Have you thought about downsizing in 2020?
Approximately 52 million or 16% of Americans are age 65 and over right now, so it is pretty easy to understand that some of them are thinking of downsizing their homes because they don’t need the same space they did in the past when they had a growing family. Is that you?
It can be very liberating to divest yourself of all the “things” that you have accumulated over the years, but now you no longer need, and that includes your large home. Moving to a less expensive home could provide savings for unanticipated expenditures or cash that could be invested for additional income or even just reducing your retirement expenses and allowing you to take real financial pressure off yourself.
Savings can be realized in areas like the lower premiums for insurances and lower property taxes, as well as the lower utility costs associated with a smaller home.
Typically, owners downsize to a home to 66% to 50% of their current home’s size. In some situations, it is not only economically beneficial, but their interests may have changed so that a different style of home, area, or city might actually fit the lifestyle better. Thinking about a warmer climate in retirement?
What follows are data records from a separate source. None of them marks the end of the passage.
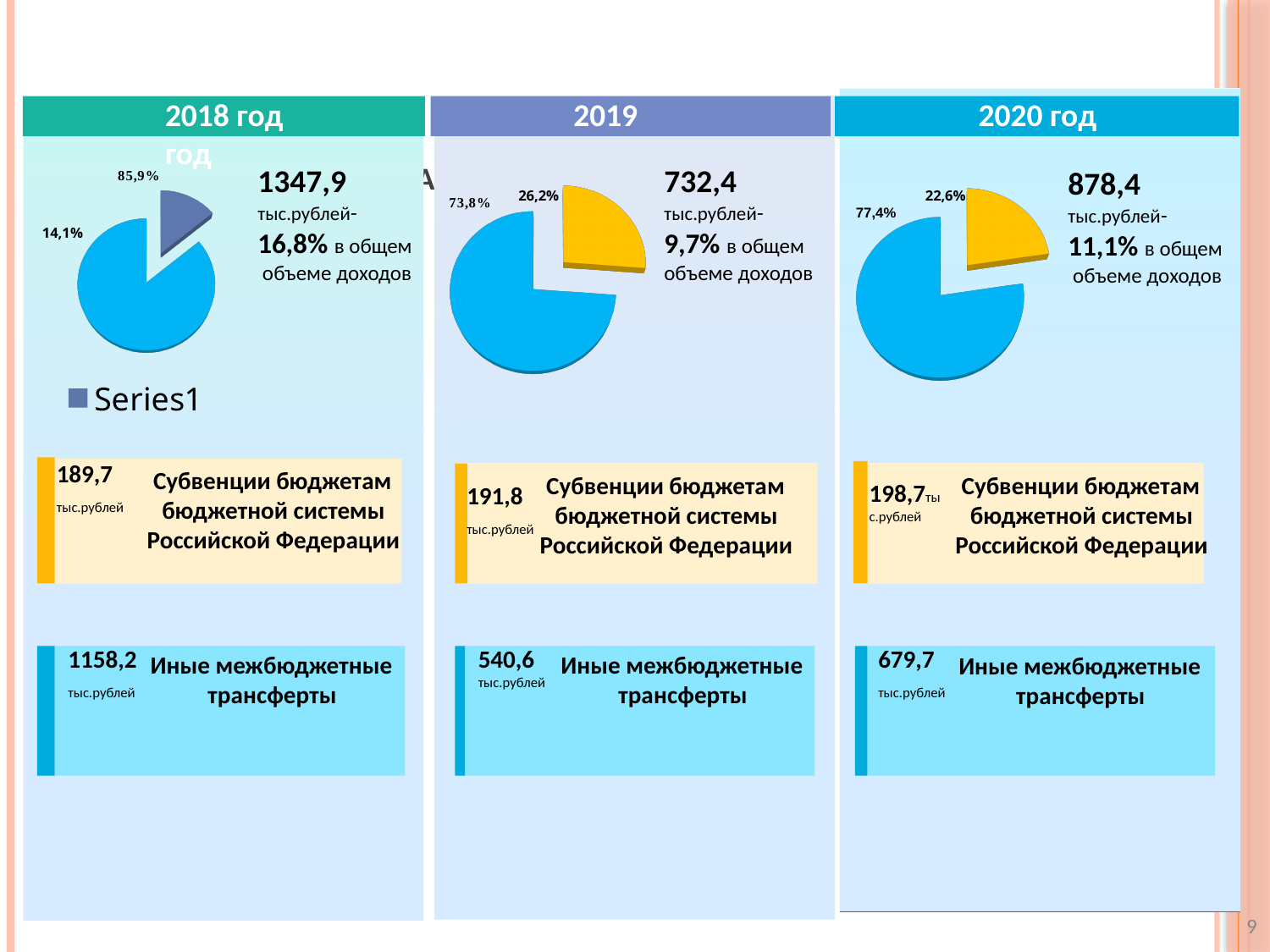
In the 2020 год pie chart, what percentage is shown for the smaller (exploded) slice? 22,6% How many slices does the 2019 pie chart have? 2 What type of chart is shown under the 2018 год heading? pie chart In the 2019 pie chart, what percentage is shown for the smaller (exploded) slice? 26,2% Which pie chart has the largest smaller slice: 2018 год, 2019, or 2020 год? 2019 In the 2020 год pie chart, what is the difference between the two slice percentages? 54,8% In the 2020 год pie chart, what percentage is shown for the larger slice? 77,4% In the 2019 pie chart, what percentage is shown for the larger slice? 73,8% In the 2018 год pie chart, what percentage is shown for the larger slice? 85,9% In the 2018 год pie chart, what percentage is shown for the smaller slice? 14,1% In the 2019 pie chart, is the smaller slice greater or less than 25%? greater What legend entry is shown below the 2018 год pie chart? Series1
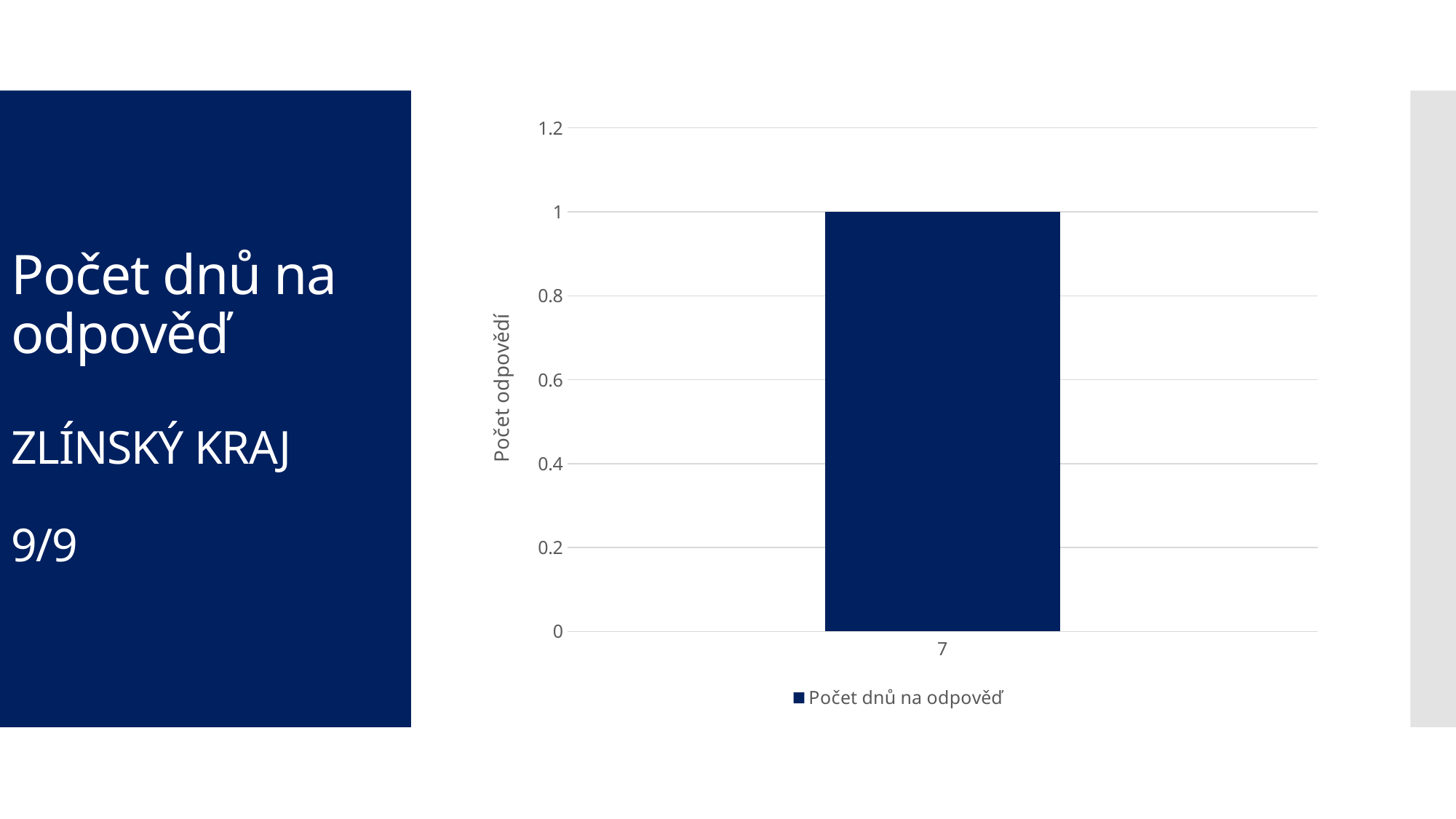
Is the value for category 7 greater or less than 0.8? greater What kind of chart is shown on the slide? bar chart What is the value of the bar for category 7? 1 How many categories are shown on the x axis of the chart? 1 What is the label of the only category on the x axis? 7 What is the name of the series shown in the chart legend? Počet dnů na odpověď Is the value for category 7 greater or less than 1.2? less How many series does the chart legend list? 1 What is the label of the vertical axis of the chart? Počet odpovědí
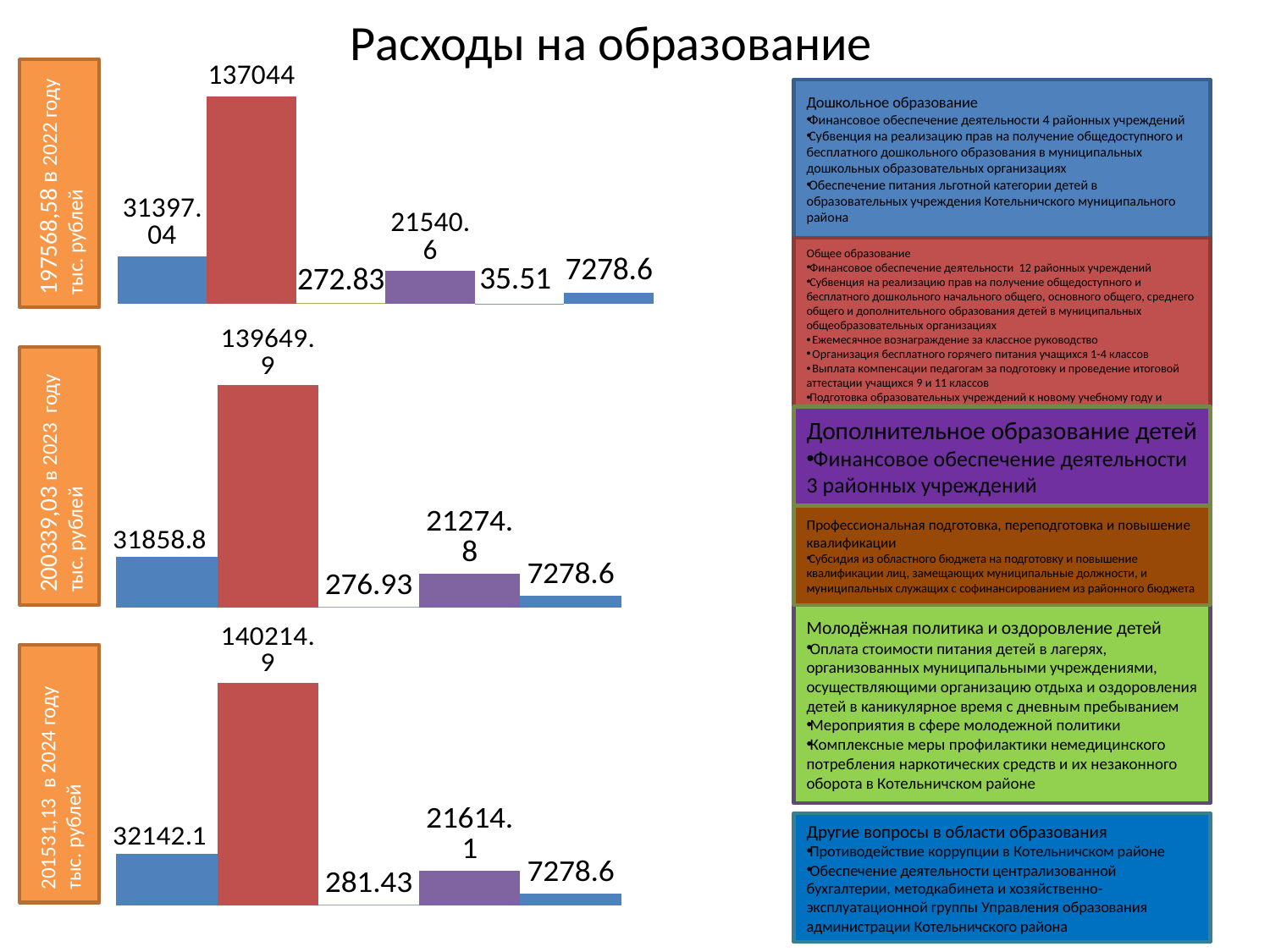
In the middle chart (2023), what is the value of the smallest bar? 276.93 In the bottom chart (2024), what is the difference between the first blue bar (32142.1) and the purple bar (21614.1)? 10528 What kind of chart is used for the 2022 data (top chart)? bar chart How many bars are shown in the bottom chart (2024)? 5 In the bottom chart (2024), what is the value of the red bar? 140214.9 In the middle chart (2023), what is the value of the purple bar? 21274.8 In the bottom chart (2024), which is larger: the blue bar on the left (32142.1) or the purple bar (21614.1)? 32142.1 In the top chart (2022), which bar has the lowest value? 35.51 In the top chart (2022), what is the value of the first (blue) bar? 31397.04 How many bars are shown in the top chart (2022)? 6 What is the title of the slide's charts? Расходы на образование In the top chart (2022), what is the value of the tallest red bar? 137044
And some really good news is this: The sale of a home with a lot of profit in it for you will not necessarily trigger a tax liability. Homeowners are eligible for an exclusion of $250,000 of gain for single taxpayers and up to $500,000 for married taxpayers who have owned and used their home two out of the last five years and haven’t taken the exclusion in the previous 24 months.*
* Homeowners can exclude up to $250,000 of the gain on their principal residence if single and up to $500,000 if married filing jointly. During the five-year period ending on the date of the sale, the taxpayer must have:
- Lived in the home as their main home for at least two years but ownership and use do not have to be continuous nor occur at the same time.
- During the two-year period ending on the date of sale, the taxpayer is not eligible if they excluded the gain on sale of another home.
- If the gain on the sales exceeds the exclusion amount, the balance is taxed at the long-term capital gains rate. Capital assets, such as a home, that are owned for more than twelve months are subject to the favorable long-term capital gains rate which is lower than the ordinary income rate or marginal tax bracket.